Andrés Martínez Oria , 2015-09-29
Porque antes no se había descubierto aún el sentimiento de la Naturaleza y al paisaje apenas se le prestaba atención si no era en breves pinceladas. Y eso es lo que hace nuestro autor, establecer corrientes íntimas que van del yo a la Naturaleza, al pintar el Bierzo con sus sotos y umbrías, sus ríos y lagos serenos, sus monasterios y castillos en ruinas que significaban la viva encarnación de lo romántico. Belleza y fugacidad del tiempo, contemplación de la vida que pasa; muerte quizá ya presentida.
Pero Gil no solo nos dejó una novela clave; es autor de artículos costumbristas tomados del natural, no estampas librescas al uso, lo que los hace singulares en medio de la abundante mediocridad de la época. De segadores, pastores trashumantes, montañeses, pasiegos y maragatos, anota dichos y canciones, además de describir vestidos y costumbres; un material folclórico de primerísima mano. De esos escritos, que se mueven a veces entre el artículo de costumbres y el relato de viajes, se lleva la palma el Bosquejo de un viaje a una provincia del interior, que es invitación, para el lector y los viajeros de entonces y de hoy, a un territorio virgen y bellísimo, aún por descubrir: León. Ahí está el Bierzo vegetal rezumando historia, la Maragatería de leyenda que conoció en sus tiempos de estudiante en el Seminario de Astorga, y la capital, con sus tesoros medievales. Un libro que conviene leer si se quiere visitar León con un poco de criterio.

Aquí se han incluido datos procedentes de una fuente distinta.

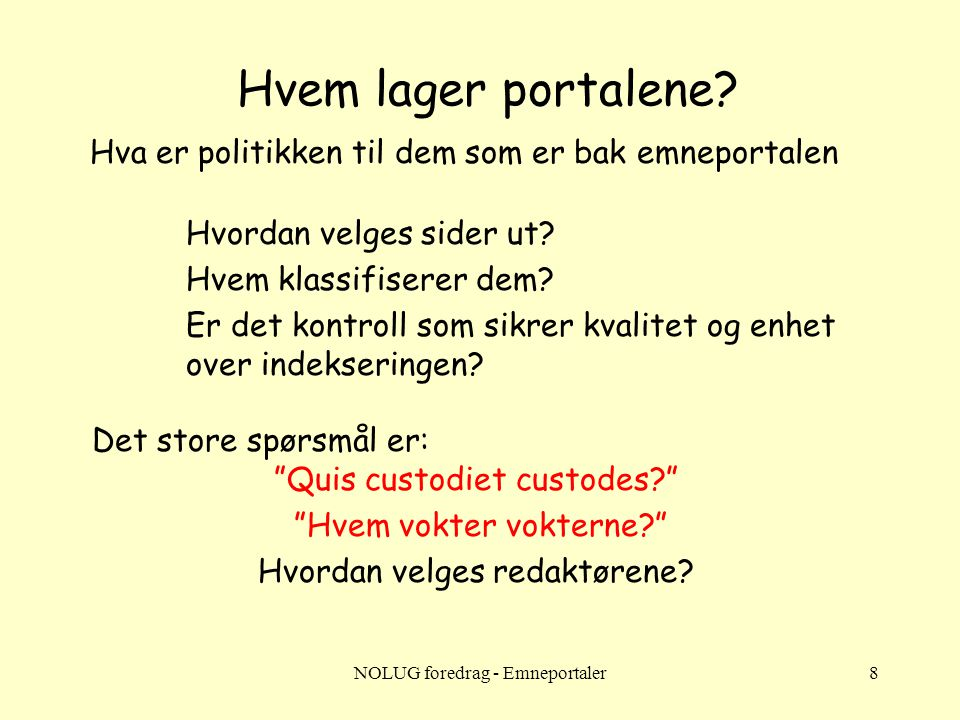 NOLUG foredrag - Emneportaler8 Hvem lager portalene.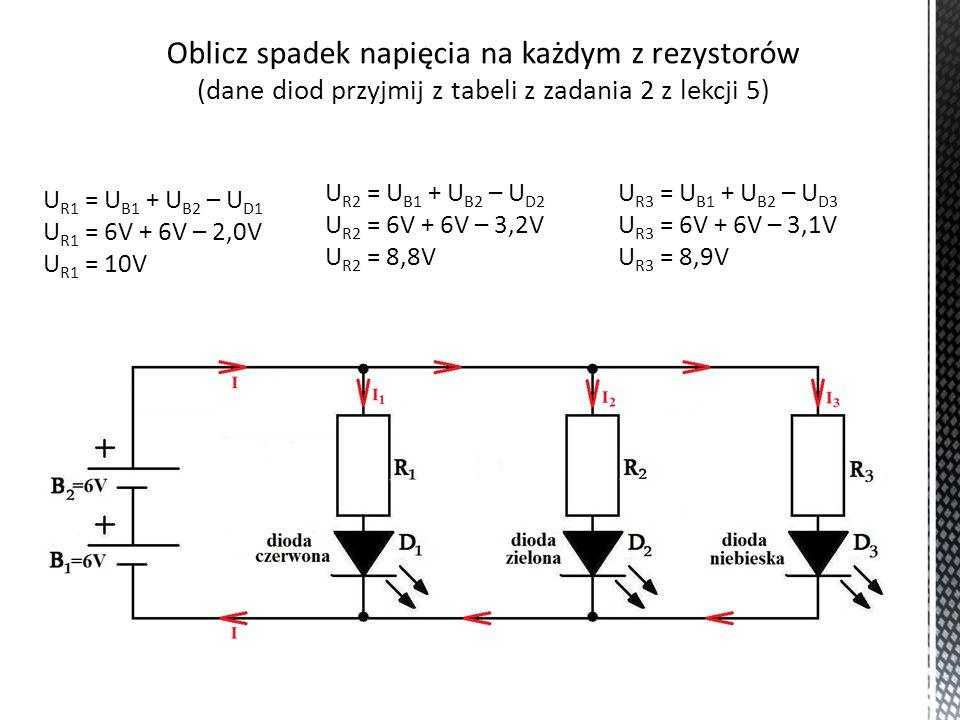 Oblicz spadek napięcia na każdym z rezystorów (dane diod przyjmij z tabeli z zadania 2 z lekcji 5) U R1 = U B1 + U B2 – U D1 U R1 = 6V + 6V – 2,0V U R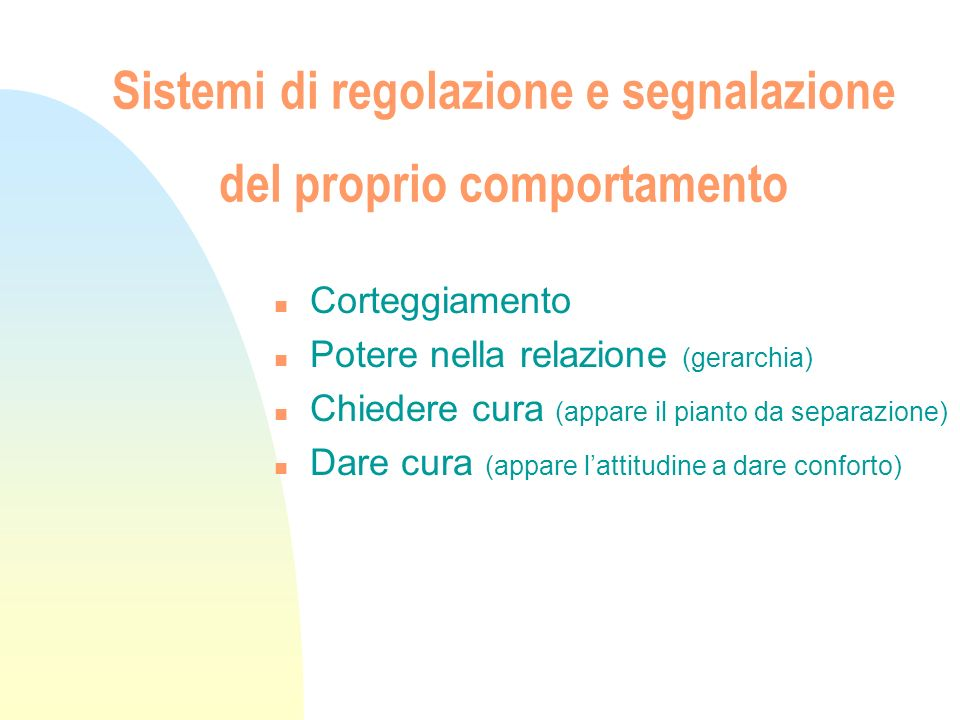 Sistemi di regolazione e segnalazione del proprio comportamento n Corteggiamento n Potere nella relazione (gerarchia) n Chiedere cura (appare il piant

Habría que añadir, para exquisitos, su labor crítica, que deja en algunos de los artículos, como el dedicado a la poesía de Espronceda, lo más certero y penetrante del ensayo de entonces.
No ha convencido nunca del todo su poesía, es verdad, poemas largos y meditativos al estilo de Lamartine, y sin embargo supo denunciar la hipocresía y la corrupción, y cantar a la patria, la libertad y la rebeldía, como Espronceda o Byron, de lo que son ejemplo los dedicados a Torrijos, Campo Alange, el Dos de Mayo o a esa Polonia sometida por los rusos y abandonada cobardemente por Europa. Aunque lo más celebrado es quizá el poeta lírico que se detiene a contemplar la caída de las hojas, la gota de rocío o la humilde violeta. Sin olvidar el lamento por la muerte del Espronceda amigo, su último poema.

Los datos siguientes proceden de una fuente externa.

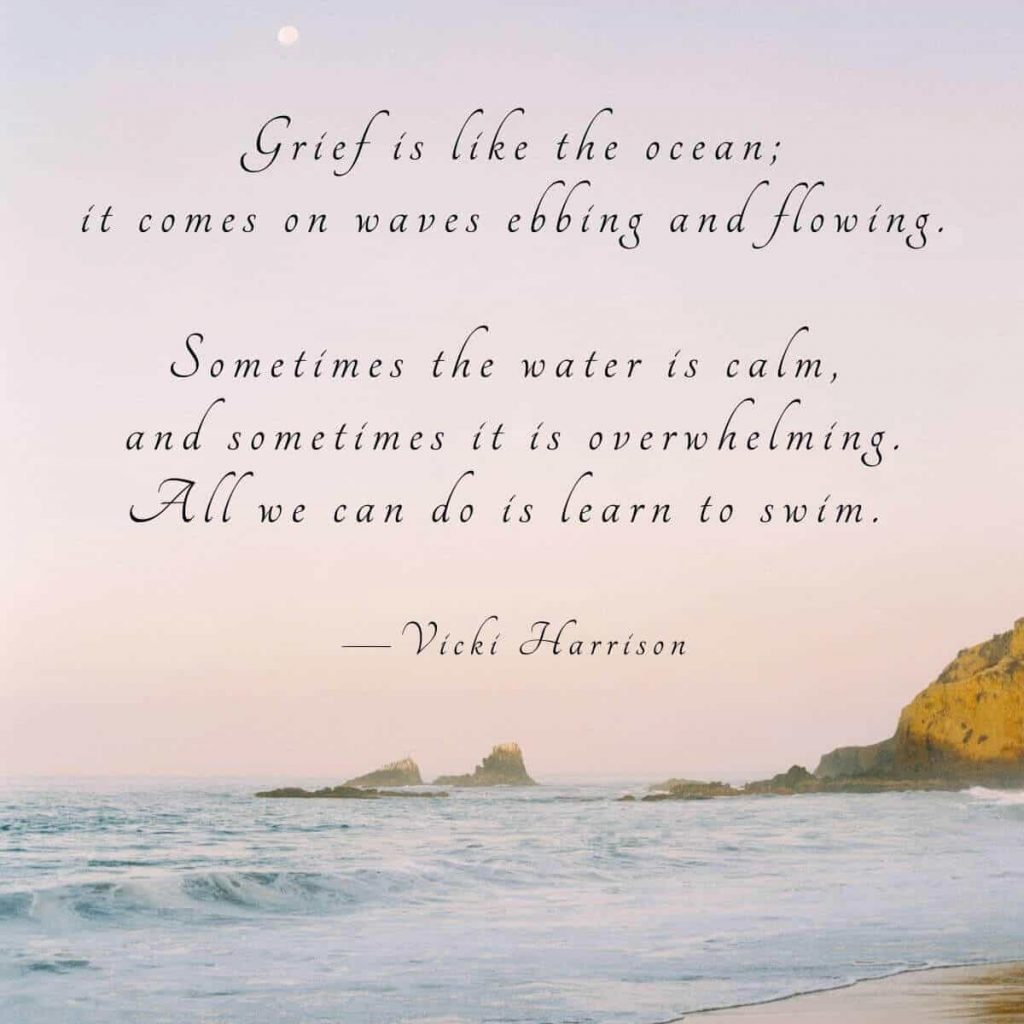 Photo of the ocean with text overlay that says Grief is like the ocean; it comes on waves ebbing and flowing. Sometimes the water is calm, and sometimes it is overwhelming. All we can do is learn to swim by Vicki Harrison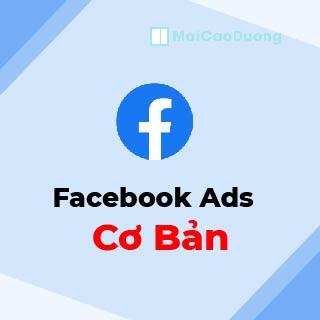 giá khóa học quảng cáo facebook ads cơ bản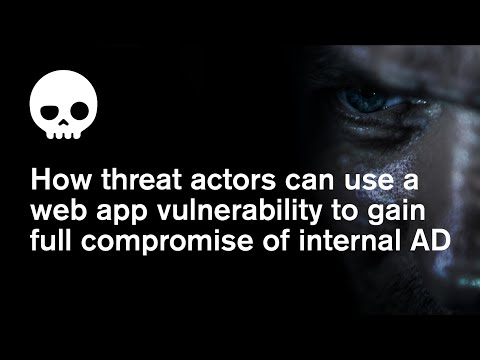 Webinar: How threat actors can use a web app vulnerability to gain full compromise of internal AD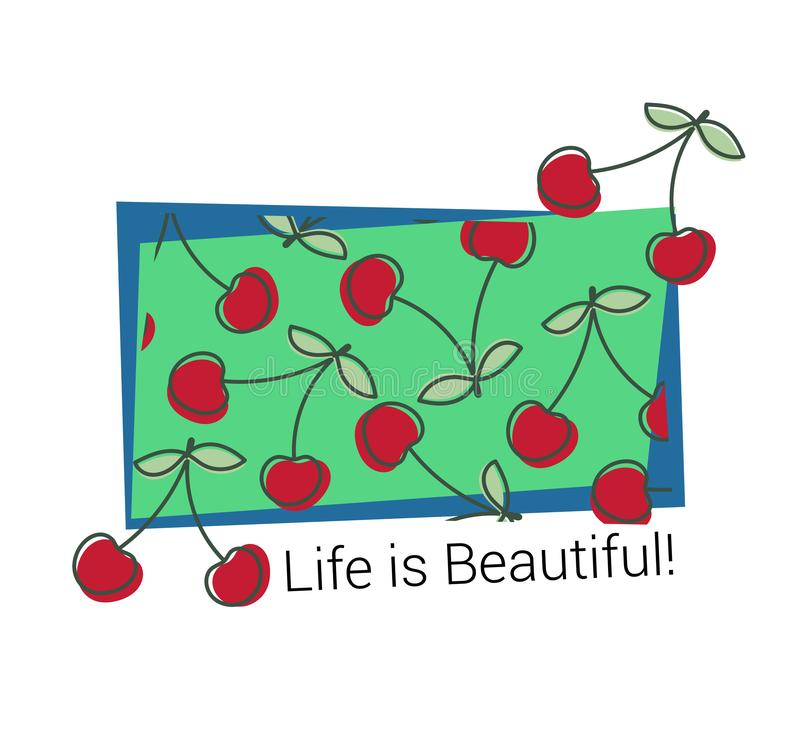 Cherry pattern. T-shirt print. Life is beautiful. Summer design. Vector sketch. Hand drawn fresh berry. Doodle red and green royalty free illustration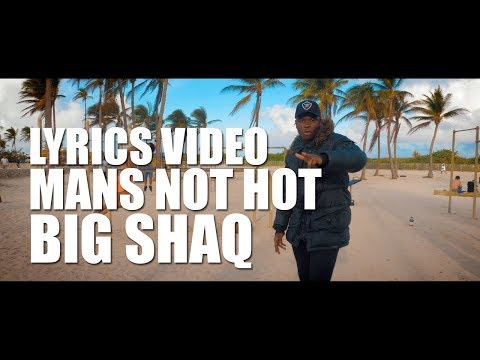 MANS NOT HOT LYRICS - BIG SHAQ (LYRICS + MUSIC VIDEO)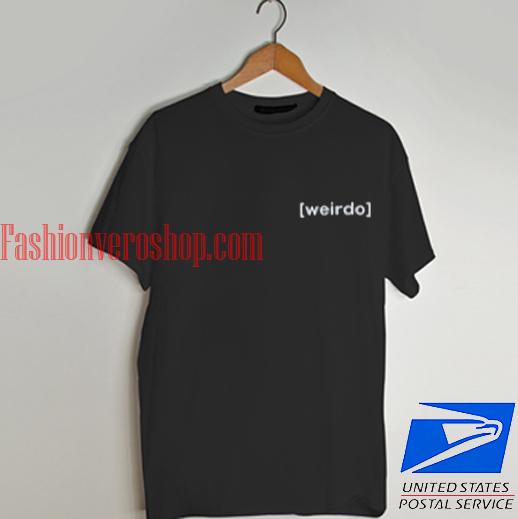 weirdo T shirt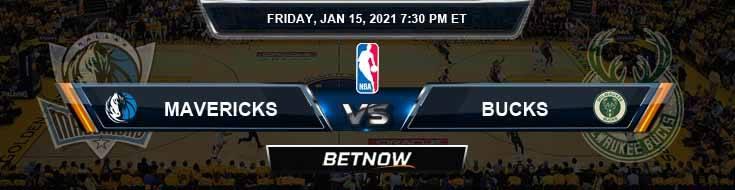 Dallas Mavericks vs Milwaukee Bucks 1-15-2021 NBA Picks and Previews
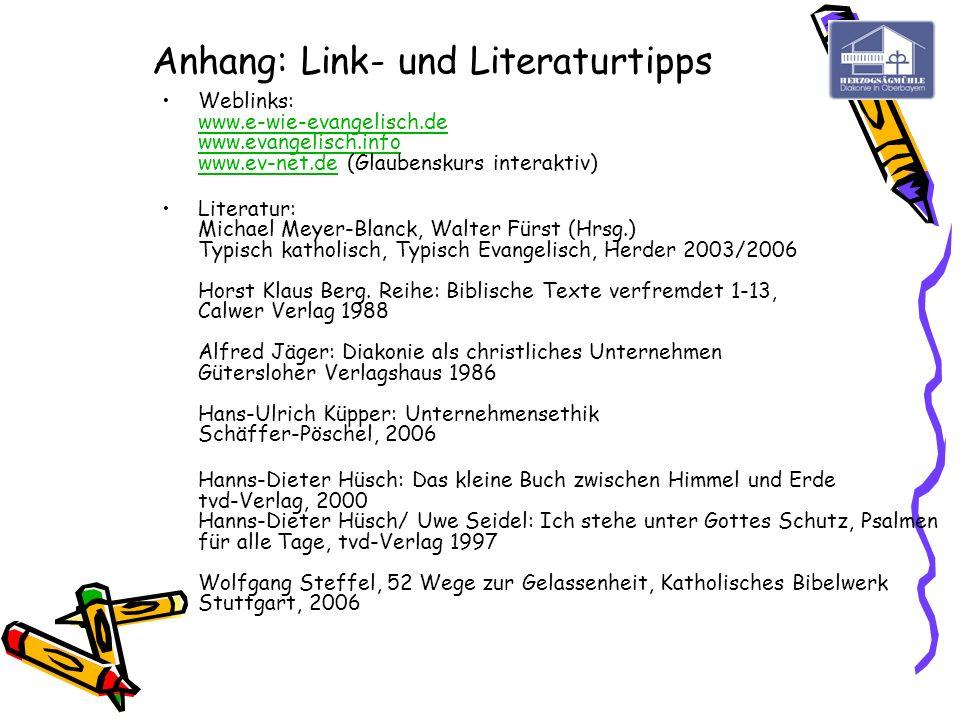 Anhang: Link- und Literaturtipps Weblinks: www.e-wie-evangelisch.de www.evangelisch.info www.ev-net.de (Glaubenskurs interaktiv) www.e-wie-evangelisch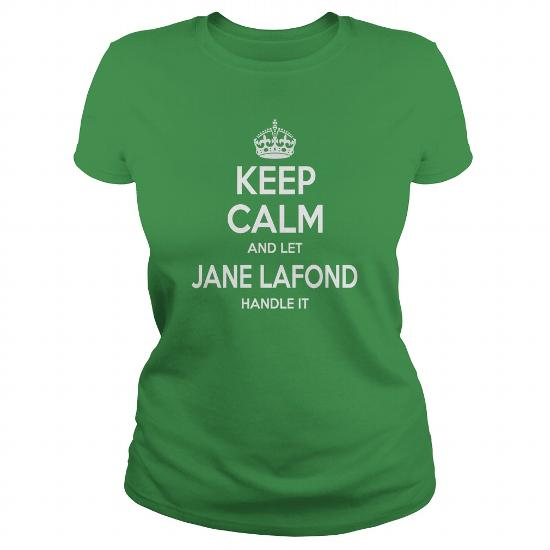 Jane Lafond Shirts, Keep Calm And Let Jane Lafond Handle It, Jane Lafond T-Shirt, Jane Lafond T Shirt, Jane Lafond Shirts, Keep Calm Jane Lafond, Jane Lafond Hoodie Sweat Vneck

Aunque la cumbre emocional, por auténtica, la alcanza quizá en un texto escrito tras un paseo a orillas del Manzanares, Atardecer en San Antonio de la Florida, donde se trasluce la melancolía nacida de la soledad y el desarraigo en la gran ciudad, de la lejanía de los suyos y las recientes muertes de su padre, su mejor amigo y su amada, Juana Bailina.

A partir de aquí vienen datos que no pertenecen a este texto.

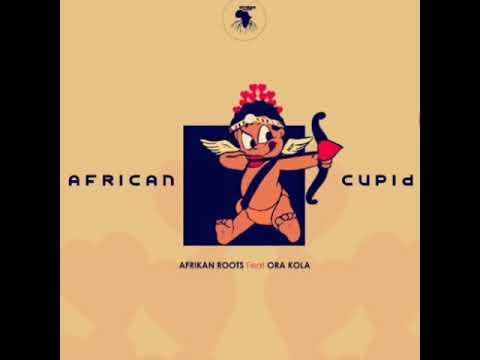 Afrikan Roots feat.Ora Kola - African Cupid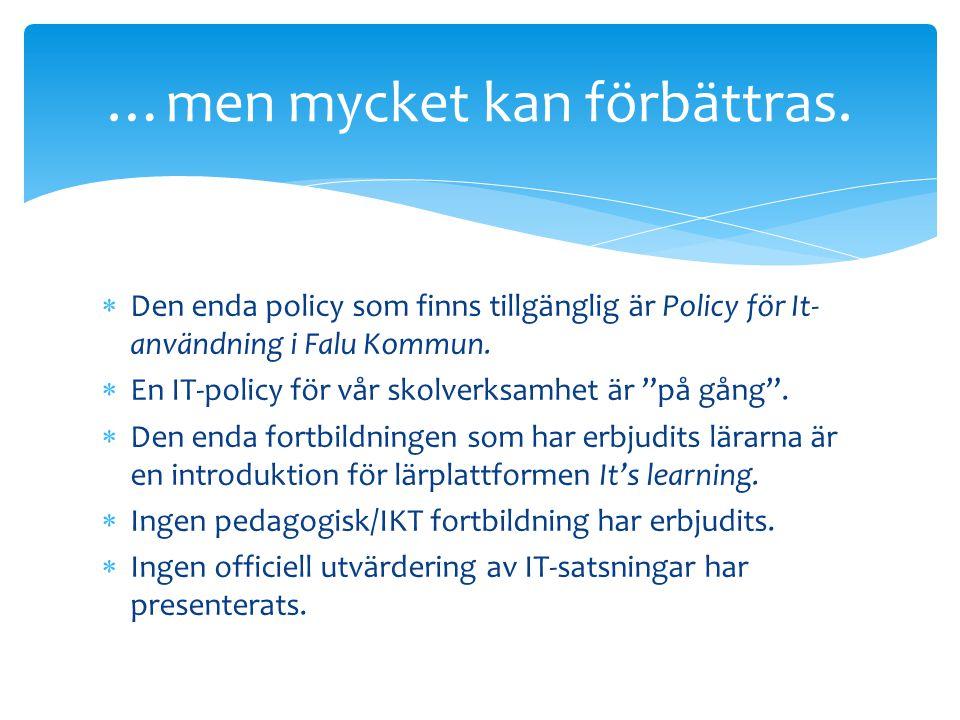 """ Den enda policy som finns tillgänglig är Policy för It- användning i Falu Kommun.  En IT-policy för vår skolverksamhet är """"på gång"""".  Den enda for"""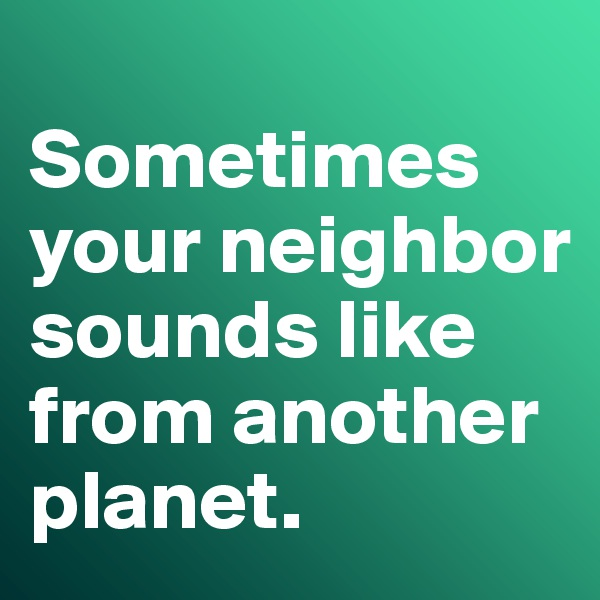 Sometimes your neighbor sounds like from another planet.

Muerto muy joven en misión diplomática, como secretario de legación ante la corte prusiana de Federico Guillermo, a quien lo había presentado nada menos que Humboldt, amigo y lector de su novela, como el rey, nos queda de Enrique Gil y Carrasco la imagen de un joven educado y pulcro, moderado de palabra e ideas, a pesar de su juventud, los círculos exaltados en los que se movía y los tiempos incendiarios que le tocó vivir. Inteligente y reservado, fiel a la amistad, noble de sentimientos, defensor de los derechos de la mujer y del amor como aspiración superior del ser humano, amante de su León natal y de su patria española, abierto al progreso y adelantado en ideas literarias y pensamiento político, partidario siempre de la mesura, sigue siendo hoy un valor firme cuando se nos mueven pilares que nunca debieron tocarse.